Gina Wilson Roberts worked for the JTAC back in 1984. She spent three semesters on staff and eventually became an editor. Roberts was a reporter who focused on feature stories. Her favorite thing about the entire process was having the opportunity to write and report things in a way that was tasteful, intriguing and informative. 

“My time at the JTAC taught me how important communication is and how to do it well. I learned a lot of people skills during my time there and I also learned how to be more relatable to others,’’ Roberts stated.

While working at the JTAC, Roberts wrote many articles on various topics, but her favorite was a column called Calamity Gina. This article addressed all the adventures and mishaps that Roberts experienced as a freshman. The idea came from a day of rebellion and lack of preparation. Roberts, along with one of her roommates, decided to skip class and go mudding. After failing to accurately prepare for the occasion, the girls ended up getting their vehicle stuck in the yard of another student that was very admired around campus. This day led to the Calamity Gina column and will forever be one of her favorite moments from her time as a JTAC staff member. 

Although the times have really changed since Roberts’ time at the JTAC, the same love for the paper lives on. Over time the need for print newspapers has become less vital due to the technology we have today and the social media realm. When asked about the downfalls and benefits of the current times, Roberts gave great insight. 

“I think in a way both times have an advantage over the other. Technology now is so advanced that it is so much faster to go through the entire process of producing a paper. It also gives reporters access to more resources and informative sites. On the other hand, I feel that the staff during my time really benefited from learning about every aspect that went into making a newspaper and I think this generation is missing out on that. We also were required to be more communicative in person rather than emailing or zooming people for interviews. That helped a lot with our people skills,’’ Roberts stated. 

Throughout the past century, the JTAC has seen many things and been under the direction of so many talented people. While the value of print newspapers is often overlooked, Tarleton State University has always been consistent in giving students the opportunity to venture out in the media world by giving us this outlet. In turn, it has also given students, faculty, staff and campus visitors a look at news from a source that is close to the heart of Tarleton. Working for the JTAC is a very rewarding job, but also has its challenges. The amount of work that is put in by the staff every week to make sure the paper reflects the school and student body  is beyond words. Working for the JTAC is more than sitting at a computer and writing a story. It is networking with people, organizations and teams around campus, attending events, photographing, using your creativity to come up with ideas the study body wants to hear about, and so much more. While the work put into the job is strenuous and time consuming, seeing your work printed and distributed around the campus is a fantastic feeling. 

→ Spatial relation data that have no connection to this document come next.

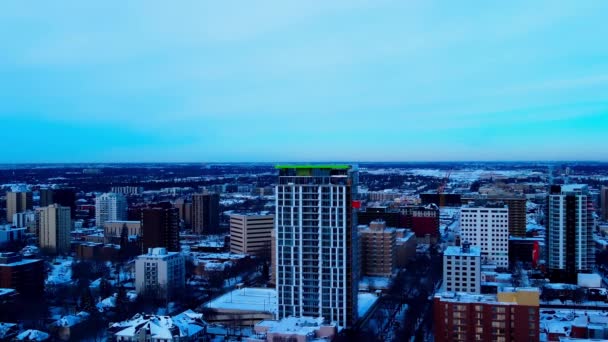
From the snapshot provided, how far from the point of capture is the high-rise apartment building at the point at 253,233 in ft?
110

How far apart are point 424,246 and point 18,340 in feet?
81.5

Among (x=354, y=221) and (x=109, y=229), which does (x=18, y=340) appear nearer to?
(x=354, y=221)

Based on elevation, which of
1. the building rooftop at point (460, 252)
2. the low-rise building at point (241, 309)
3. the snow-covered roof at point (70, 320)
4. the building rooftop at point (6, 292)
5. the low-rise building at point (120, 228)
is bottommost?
the low-rise building at point (241, 309)

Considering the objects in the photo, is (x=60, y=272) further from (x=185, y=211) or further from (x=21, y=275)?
(x=185, y=211)

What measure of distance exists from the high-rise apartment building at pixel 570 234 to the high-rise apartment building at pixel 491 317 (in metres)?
12.8

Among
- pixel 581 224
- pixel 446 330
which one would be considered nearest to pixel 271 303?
pixel 446 330

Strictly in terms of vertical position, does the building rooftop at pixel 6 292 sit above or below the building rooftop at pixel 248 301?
above

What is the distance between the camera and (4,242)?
37531mm

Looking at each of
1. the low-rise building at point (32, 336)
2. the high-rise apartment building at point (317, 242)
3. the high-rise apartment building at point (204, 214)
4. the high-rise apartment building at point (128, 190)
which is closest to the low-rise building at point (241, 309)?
the high-rise apartment building at point (317, 242)

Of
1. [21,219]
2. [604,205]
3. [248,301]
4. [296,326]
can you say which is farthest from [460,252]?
[21,219]

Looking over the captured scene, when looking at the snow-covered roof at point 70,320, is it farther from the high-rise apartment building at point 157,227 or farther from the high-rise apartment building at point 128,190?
the high-rise apartment building at point 128,190

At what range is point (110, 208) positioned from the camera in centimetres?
4759

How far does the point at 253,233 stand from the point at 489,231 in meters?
11.2

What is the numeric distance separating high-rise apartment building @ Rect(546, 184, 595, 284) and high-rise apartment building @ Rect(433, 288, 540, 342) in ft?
41.9
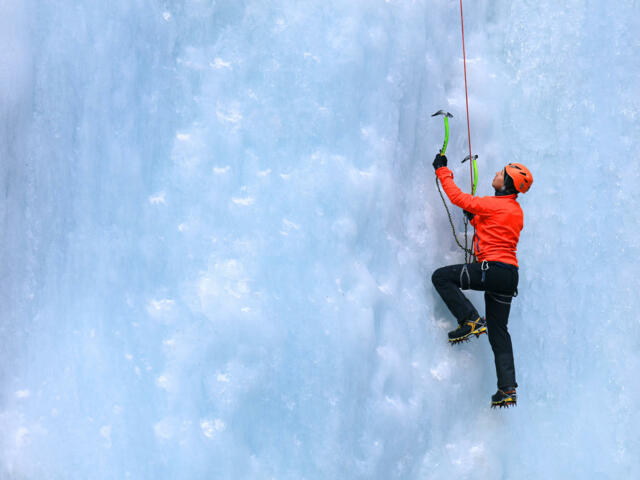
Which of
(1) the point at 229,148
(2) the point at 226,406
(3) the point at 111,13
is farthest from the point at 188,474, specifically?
(3) the point at 111,13

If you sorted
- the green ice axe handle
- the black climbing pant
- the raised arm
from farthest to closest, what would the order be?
the green ice axe handle
the black climbing pant
the raised arm

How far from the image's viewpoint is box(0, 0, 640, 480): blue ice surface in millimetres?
4508

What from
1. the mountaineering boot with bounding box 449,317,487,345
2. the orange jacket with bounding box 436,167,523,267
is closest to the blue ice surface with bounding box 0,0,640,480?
the mountaineering boot with bounding box 449,317,487,345

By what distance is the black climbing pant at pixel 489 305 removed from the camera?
4465 millimetres

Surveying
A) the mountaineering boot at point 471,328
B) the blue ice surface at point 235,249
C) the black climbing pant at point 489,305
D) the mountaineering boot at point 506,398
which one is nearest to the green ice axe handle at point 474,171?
the blue ice surface at point 235,249

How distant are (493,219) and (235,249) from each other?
1471mm

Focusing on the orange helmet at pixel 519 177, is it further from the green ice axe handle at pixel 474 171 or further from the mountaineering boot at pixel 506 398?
the mountaineering boot at pixel 506 398

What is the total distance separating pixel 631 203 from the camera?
5.00 m

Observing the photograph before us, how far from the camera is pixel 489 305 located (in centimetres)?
455

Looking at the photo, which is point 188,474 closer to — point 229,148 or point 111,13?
point 229,148

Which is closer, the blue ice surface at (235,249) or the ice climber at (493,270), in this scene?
the ice climber at (493,270)

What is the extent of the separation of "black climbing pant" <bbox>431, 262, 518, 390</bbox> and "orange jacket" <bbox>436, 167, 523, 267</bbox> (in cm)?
9

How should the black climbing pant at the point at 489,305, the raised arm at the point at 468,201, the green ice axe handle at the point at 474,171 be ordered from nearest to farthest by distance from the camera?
the raised arm at the point at 468,201 → the black climbing pant at the point at 489,305 → the green ice axe handle at the point at 474,171

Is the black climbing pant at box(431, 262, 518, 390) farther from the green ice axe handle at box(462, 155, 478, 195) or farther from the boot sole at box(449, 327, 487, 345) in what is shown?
the green ice axe handle at box(462, 155, 478, 195)
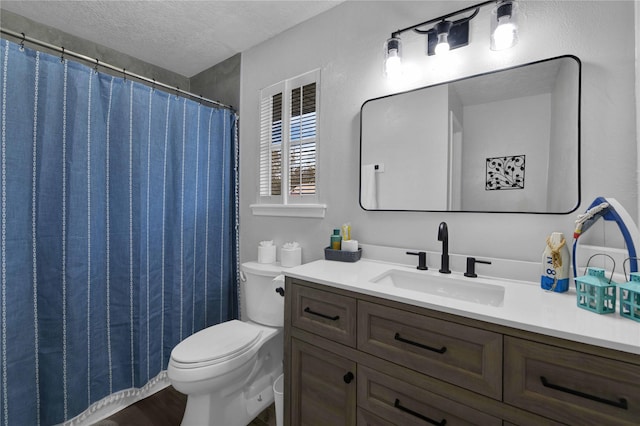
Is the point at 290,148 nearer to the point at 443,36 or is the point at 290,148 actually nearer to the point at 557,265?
the point at 443,36

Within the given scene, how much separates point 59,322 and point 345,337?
1537 mm

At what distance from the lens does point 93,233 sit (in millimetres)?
1578

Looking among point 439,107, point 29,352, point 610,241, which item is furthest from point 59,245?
point 610,241

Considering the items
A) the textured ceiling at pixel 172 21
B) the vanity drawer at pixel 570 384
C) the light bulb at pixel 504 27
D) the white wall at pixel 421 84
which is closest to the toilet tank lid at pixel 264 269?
the white wall at pixel 421 84

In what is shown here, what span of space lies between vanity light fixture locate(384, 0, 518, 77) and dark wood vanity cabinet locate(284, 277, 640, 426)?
3.74ft

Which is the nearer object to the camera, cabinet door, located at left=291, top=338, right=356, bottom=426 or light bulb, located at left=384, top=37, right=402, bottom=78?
cabinet door, located at left=291, top=338, right=356, bottom=426

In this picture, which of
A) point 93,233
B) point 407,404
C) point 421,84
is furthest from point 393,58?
point 93,233

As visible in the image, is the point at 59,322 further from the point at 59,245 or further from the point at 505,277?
the point at 505,277

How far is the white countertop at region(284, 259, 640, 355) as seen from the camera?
2.16ft

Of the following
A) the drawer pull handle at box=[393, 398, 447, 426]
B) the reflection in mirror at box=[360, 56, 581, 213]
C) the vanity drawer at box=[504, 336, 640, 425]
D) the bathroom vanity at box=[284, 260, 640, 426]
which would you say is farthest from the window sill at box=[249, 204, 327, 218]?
the vanity drawer at box=[504, 336, 640, 425]

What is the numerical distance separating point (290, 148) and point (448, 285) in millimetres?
1315

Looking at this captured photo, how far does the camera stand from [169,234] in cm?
192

It is a privilege to be a part of something bigger that has the ability to impact so many and being a part of a valuable tradition is something we cherish here at the JTAC. We would like to thank everyone who has ever played a role in the JTAC family as well as our audience. Student media is important and we will continue to serve Tarleton State University as the official newspaper with a heart for the student body and a desire to represent our school in the best way possible.